Unlike stories about American literary prizes, such as the Pulitzer and the National Book Award, much of most of the British news stories about the just-announced shortlist for Britain's Man Booker Prize for Fiction is taken up with bookie quotes and analysis. Ladbrokes rates Ian McEwan ("On Chesil Beach," at 6/4) ahead of Lloyd Jones ("Mister Pip," at 4/1), while William Hill favors New Zealander Lloyd over McEwan at 2/1 and 5/2 respectively. To American eyes, it's strange -- more bookies than literary people are quoted on the authors and their works.
The five Man Booker judges are all serious people, presumably determined to evaluate the six finalists and vote first for their favorite, and if that book does not attract at least three votes, to coalesce around a second-favorite. Having sat on several book prize panels myself, including the National Book Critics Circle, I know that is the way it works.
However, the Man Booker judges can't help but read these stories about the bookies and their odds, and you wonder how it might influence them. If McEwen were the overwhelming favorite, would that make a judge incline toward a long-shot, in an unconscious effort to demonstrate absolute independence? The bookies are not laying odds based on quality, the way Las Vegas considers a football team's talent or a racehorse's previous runs. They are looking at the types of books, or nationalities of authors, that have won recently. Presumably they're making Indra Sinha a long-shot at 8/1 because her book is set in India, and Kiran Desai's 2006 winner, "The Inheritance of Loss," was also partly set in India, and they can't imagine the panel would pick another such book two years in a row.

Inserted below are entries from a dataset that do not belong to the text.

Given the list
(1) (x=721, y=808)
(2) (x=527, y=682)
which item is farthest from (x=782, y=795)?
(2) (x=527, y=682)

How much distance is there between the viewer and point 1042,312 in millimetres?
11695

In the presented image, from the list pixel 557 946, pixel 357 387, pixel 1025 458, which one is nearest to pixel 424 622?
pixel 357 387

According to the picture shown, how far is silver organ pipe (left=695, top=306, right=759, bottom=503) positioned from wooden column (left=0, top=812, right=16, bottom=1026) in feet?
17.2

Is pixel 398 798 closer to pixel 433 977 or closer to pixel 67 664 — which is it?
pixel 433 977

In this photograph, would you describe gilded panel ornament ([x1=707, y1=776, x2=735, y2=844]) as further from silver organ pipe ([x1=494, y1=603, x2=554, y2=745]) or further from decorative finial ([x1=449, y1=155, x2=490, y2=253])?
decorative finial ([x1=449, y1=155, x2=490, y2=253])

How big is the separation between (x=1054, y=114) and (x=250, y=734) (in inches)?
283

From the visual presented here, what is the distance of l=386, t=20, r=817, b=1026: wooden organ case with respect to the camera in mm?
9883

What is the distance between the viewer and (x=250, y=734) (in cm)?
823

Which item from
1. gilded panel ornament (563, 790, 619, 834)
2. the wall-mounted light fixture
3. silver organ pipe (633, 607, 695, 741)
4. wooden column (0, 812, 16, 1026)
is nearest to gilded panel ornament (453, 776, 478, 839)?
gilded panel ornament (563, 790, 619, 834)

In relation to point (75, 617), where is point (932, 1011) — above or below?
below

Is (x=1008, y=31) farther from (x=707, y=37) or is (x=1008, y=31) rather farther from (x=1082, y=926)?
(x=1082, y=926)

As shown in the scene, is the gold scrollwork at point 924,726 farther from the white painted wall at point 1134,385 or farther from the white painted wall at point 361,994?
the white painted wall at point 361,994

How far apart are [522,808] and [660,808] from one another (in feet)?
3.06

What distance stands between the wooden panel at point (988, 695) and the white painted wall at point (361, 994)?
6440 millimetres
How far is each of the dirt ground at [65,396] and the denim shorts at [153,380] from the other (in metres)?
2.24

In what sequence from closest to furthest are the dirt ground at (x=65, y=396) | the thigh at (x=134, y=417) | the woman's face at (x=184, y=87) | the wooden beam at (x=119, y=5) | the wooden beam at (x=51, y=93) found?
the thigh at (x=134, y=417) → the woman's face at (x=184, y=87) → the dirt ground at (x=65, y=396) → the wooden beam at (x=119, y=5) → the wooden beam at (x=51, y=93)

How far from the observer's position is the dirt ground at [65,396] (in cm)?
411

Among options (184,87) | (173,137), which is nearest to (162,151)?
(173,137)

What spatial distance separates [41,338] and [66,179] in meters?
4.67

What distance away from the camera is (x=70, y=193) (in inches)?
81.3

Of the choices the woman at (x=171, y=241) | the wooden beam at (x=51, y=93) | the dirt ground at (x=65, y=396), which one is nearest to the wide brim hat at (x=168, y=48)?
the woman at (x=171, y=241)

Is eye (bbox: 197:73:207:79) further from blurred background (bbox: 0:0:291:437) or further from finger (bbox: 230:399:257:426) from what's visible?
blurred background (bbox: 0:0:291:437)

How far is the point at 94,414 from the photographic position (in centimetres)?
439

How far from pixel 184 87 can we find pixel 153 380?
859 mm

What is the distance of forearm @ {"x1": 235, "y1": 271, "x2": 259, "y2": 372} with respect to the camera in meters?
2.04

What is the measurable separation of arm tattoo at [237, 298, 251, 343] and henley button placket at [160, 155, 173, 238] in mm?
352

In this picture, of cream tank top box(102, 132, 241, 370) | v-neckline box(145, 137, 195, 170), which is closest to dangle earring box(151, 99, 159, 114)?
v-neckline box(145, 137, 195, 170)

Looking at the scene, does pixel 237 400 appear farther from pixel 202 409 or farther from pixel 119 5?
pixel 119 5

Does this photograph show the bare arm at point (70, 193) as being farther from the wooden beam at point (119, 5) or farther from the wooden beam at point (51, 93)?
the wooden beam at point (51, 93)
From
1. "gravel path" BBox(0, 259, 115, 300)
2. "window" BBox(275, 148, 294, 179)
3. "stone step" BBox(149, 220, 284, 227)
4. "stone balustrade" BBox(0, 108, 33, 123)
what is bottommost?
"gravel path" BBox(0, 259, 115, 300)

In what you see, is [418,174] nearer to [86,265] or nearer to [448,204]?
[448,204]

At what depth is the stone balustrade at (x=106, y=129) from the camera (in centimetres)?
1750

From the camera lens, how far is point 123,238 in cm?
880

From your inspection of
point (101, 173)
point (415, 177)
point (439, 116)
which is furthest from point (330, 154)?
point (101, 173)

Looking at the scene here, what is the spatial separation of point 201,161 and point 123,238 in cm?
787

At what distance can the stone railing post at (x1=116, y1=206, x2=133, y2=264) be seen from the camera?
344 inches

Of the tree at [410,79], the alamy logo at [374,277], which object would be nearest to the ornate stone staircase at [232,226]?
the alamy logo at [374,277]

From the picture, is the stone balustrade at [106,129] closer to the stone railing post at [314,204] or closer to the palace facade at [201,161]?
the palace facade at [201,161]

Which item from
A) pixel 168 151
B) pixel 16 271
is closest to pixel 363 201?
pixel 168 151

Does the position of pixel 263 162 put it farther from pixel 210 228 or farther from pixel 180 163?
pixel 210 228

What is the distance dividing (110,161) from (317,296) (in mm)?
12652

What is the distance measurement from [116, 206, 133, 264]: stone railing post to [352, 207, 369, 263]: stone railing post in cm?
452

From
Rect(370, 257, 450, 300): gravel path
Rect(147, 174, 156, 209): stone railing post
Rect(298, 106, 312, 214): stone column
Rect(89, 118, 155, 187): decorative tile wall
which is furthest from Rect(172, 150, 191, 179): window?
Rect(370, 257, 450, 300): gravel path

But if I'm a judge (and the panel is new every year), I'm going to vote for the best book in the six. I'm not going to shove Anne Enright ("The Gathering," also 8/1 by Hill), a Dubliner, out of the running because an Irish writer won two years ago, amid much grumbling. I'm not going to vote for Ian McEwan because I think he was robbed when his last book didn't make the list, as some people believed.
But this is probably why the Man Booker is such an enjoyable wager for people. The really important variable -- what the judges think of the books -- is impossible to handicap. There's no accounting for, or laying odds on, taste.